“Es curioso que esa ingente marea de forasteros no nos cause ningún ataque de pánico ni nos parece que amenace nuestra identidad nacional y eso que hay pueblos que multiplican por 10 su población en los meses estivales”
OPINIÓN. La vuelta a la tortilla. Por Noemí Juaní
Profesional de la gestión
05/09/24. Opinión. Noemí Juaní, profesional de la alta gestión en empresas e instituciones, en esta colaboración para EL OBSERVADOR / www.revistaelobservador.com escribe sobre las vacaciones: “En Málaga tenemos el dudoso honor de encabezar el ranking de viviendas turísticas y todavía vacilamos sobre lo que tenemos que hacer al respecto porque los efectos colaterales (incremento del precio de la vivienda,...
...gentrificación de la zona centro o la contaminación acústica) no parecen decantar la balanza cuyo contrapeso son los ingresos dependientes de ese sector”.
Paradojas del verano
Esta semana, en nuestros entornos laborales, la pregunta más oída ha sido aquella de “¿Qué tal las vacaciones?”.
Se formula como un saludo de bienvenida propio de septiembre. Es educado y amable, pero, como la mayoría de las pautas de cortesía, tienen su momento y lugar. Hacerlo el día 2 de septiembre es óptimo y a partir de aquí, cada día que pasa, empieza a perder idoneidad hasta que puede resultar absolutamente extemporáneo y absurdo.
Reconozco que cruzar esa línea fina me produce algo de ansiedad, tanto como cometer el escandaloso error de preguntárselo a alguien dos veces, que es lo mínimo que te puede pasar cuando, en realidad, te importa un bledo como le hayan ido las vacaciones a tu interlocutor.
Hay que tener en cuenta, además, que solo un 20% de los españoles optamos por hacer el descanso anual en este mes de agosto. Así que no es verdad que se pare el mundo. Lo que pasa es que los seres humanos somos sociales, sí; pero también un tanto endogámicos y, al final, nuestro círculo de amigos y familiares es muy similar. Por eso, preguntar en septiembre “¿qué tal las vacaciones?” define tu estatus social, delatando que difícilmente serás camarero, policía, sanitario o técnico de una compañía de suministros como la luz, el agua, el gas o la telefonía; y delimita tu edad porque si fueras jubilado, no te podrían hacer la pregunta en el noveno mes ya que es el que hubieras escogido para desaparecer y si tuvieras menos de cuarenta también habría muchas opciones de que hubieras optado por julio para descansar.
En cualquier caso y, aunque no tenga datos objetivos contrastables y fiables, me atrevo a afirmar que las respuestas han empezado por un “Bien”, “Genial”, “De lujo” o similar.
Normalmente, con esa respuesta uno va sobrado, pero algún despistado, tras ello va a explayarse en detalles y, a pesar de lo que parecía indicar el inicio de su perorata, acabará informando de algún incidente. Es lógico, todos buscamos que nos escuchen y genera mucha más expectación explicar un problema o una fatalidad. Se llama sesgo de negatividad y describe la tendencia humana a prestar más atención y dar mayor peso a las experiencias, eventos o informaciones negativas en comparación con las positivas. Los políticos, los periodistas y los twitteros profesionales se lo saben de memoria.

**Registros del conjunto:**
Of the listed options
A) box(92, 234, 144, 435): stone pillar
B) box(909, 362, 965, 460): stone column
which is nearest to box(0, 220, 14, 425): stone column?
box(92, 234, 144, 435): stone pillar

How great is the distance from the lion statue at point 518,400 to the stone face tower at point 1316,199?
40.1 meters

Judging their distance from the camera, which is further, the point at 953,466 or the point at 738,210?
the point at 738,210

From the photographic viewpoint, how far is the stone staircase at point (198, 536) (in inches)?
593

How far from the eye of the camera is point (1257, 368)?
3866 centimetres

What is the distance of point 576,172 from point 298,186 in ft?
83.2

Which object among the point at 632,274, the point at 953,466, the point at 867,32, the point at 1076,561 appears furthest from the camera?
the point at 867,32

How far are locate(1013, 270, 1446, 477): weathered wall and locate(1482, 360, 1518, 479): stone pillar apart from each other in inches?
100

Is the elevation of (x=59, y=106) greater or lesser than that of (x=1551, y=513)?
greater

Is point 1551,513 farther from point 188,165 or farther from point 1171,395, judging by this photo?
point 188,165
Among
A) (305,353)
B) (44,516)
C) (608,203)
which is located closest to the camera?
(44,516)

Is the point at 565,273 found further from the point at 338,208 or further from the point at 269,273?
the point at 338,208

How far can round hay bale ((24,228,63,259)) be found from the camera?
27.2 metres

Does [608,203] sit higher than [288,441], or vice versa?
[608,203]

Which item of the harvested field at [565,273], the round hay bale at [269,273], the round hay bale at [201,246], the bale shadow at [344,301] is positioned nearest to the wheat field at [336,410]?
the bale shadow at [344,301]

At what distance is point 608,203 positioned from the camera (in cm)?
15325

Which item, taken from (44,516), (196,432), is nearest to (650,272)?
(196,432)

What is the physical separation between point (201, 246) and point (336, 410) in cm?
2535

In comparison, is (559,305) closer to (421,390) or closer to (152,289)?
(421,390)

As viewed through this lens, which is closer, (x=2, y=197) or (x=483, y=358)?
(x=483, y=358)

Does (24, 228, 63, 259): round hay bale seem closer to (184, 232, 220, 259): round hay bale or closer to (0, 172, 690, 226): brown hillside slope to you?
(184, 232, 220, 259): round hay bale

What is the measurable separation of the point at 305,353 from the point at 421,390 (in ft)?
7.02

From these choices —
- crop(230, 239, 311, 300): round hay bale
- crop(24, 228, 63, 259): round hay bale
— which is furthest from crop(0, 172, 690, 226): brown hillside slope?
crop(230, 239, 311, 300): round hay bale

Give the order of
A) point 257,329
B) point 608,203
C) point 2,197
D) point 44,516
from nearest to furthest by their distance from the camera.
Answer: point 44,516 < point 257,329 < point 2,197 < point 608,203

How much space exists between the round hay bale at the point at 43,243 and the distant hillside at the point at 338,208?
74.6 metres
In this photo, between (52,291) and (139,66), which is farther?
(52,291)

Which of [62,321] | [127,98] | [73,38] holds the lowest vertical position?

**Consigna 1:** Reescribe los registros desde la línea que contiene "Which item, taken" hasta el final de los registros, ambos extremos incluidos, cambiando "hillside" por "hill" y dejando todo lo demás igual.
**Consigna 2:** Prolonga la columna de opinión sobre las vacaciones a partir de su última frase.

**Respuesta 1:**
Which item, taken from (44,516), (196,432), is nearest to (650,272)?
(196,432)

What is the physical separation between point (201, 246) and point (336, 410) in cm?
2535

In comparison, is (559,305) closer to (421,390) or closer to (152,289)?
(421,390)

As viewed through this lens, which is closer, (x=2, y=197) or (x=483, y=358)?
(x=483, y=358)

Does (24, 228, 63, 259): round hay bale seem closer to (184, 232, 220, 259): round hay bale or closer to (0, 172, 690, 226): brown hill slope to you?
(184, 232, 220, 259): round hay bale

What is the measurable separation of the point at 305,353 from the point at 421,390 (in ft)?
7.02

From these choices —
- crop(230, 239, 311, 300): round hay bale
- crop(24, 228, 63, 259): round hay bale
— which is furthest from crop(0, 172, 690, 226): brown hill slope?
crop(230, 239, 311, 300): round hay bale

Give the order of
A) point 257,329
B) point 608,203
C) point 2,197
D) point 44,516
from nearest to furthest by their distance from the camera.
Answer: point 44,516 < point 257,329 < point 2,197 < point 608,203

How much space exists between the round hay bale at the point at 43,243 and the distant hill at the point at 338,208?
74.6 metres
In this photo, between (52,291) and (139,66), which is farther?
(52,291)

Which of [62,321] | [127,98] | [73,38] holds the lowest vertical position?

**Respuesta 2:**
Así que quizás nos expliquen que les pilló la Dana en las Baleares y tuvieron que dormir en el suelo del aeropuerto porque los hoteles, en cuestión de segundos, cuatriplicaron sus precios y siguieron haciéndolo a medida que más desgraciados consultaban internet y el logaritmo detectaba el crecimiento de la demanda ergo aquí puedo cobrar yo lo que me dé la gana.
La conversación puede acabar en una crítica feroz contra las compañías aéreas incapaces de prever fenómenos atmosféricos desproporcionados, porque intentar hablar de que quizás debería ponerse coto a la especulación sería escorar hacia la izquierda y mencionar como aumentan los efectos del cambio climático es ponerse pesado.
Por eso, yo prefiero decir algo así como “Siempre van bien, porque solo con que no suene el despertador ya es suficiente” y evito entrar en la competición de si los días de relax en mi pueblo son mejores o peores que el resort tailandés. A fin de cuentas, esa contienda ya se ha librado en el mundo digital con la publicación de fotos, o reels, o stories o… cualquiera de esas modalidades que me permiten saber al instante por donde veranean mis amigos y conocidos y que confirma que la pregunta solo tiene un objetivo: cumplir con ciertas normas de educación.
Además, tampoco hay tantas posibilidades de que me refrieguen por los morros su aventura internacional. Aunque son una minoría ínfima los españolitos que se quedan en su lugar de residencia durante sus vacaciones (no se preocupen, aquí no hay misterio ni paradoja: a menor renta, tasas más bajas de movilidad) tampoco atravesamos las fronteras en tropel. Son algo así como unos siete millones de bienaventurados los que lo hacen. Comparado con los más de ciento veinte millones de extranjeros que nos visitan al año, una menudencia.
Es curioso que esa ingente marea de forasteros no nos cause ningún ataque de pánico ni nos parece que amenace nuestra identidad nacional y eso que hay pueblos que multiplican por 10 su población en los meses estivales. Verlos inundar nuestras calles históricas es riqueza, trabajar en nuestras fábricas, competencia; alojarse en un centro de inmigrantes, inseguridad. Que las cartas de nuestros restaurantes o las guías de nuestros monumentos estén traducidas a diversos idiomas, es una atención comercial siempre que sea en inglés, francés, alemán y, quizás ruso. Ver la traducción en árabe sería invasión. En catalán, una afrenta.
De todas formas, terror al turismo no tenemos, pero un poco de fobia sí se está generando y lo vimos con alguna que otra manifestación que reunió no se sabe si a 5.000 o 25.000 vecinos de Málaga; pero los suficientes para que diarios extranjeros se hicieran eco de la convocatoria.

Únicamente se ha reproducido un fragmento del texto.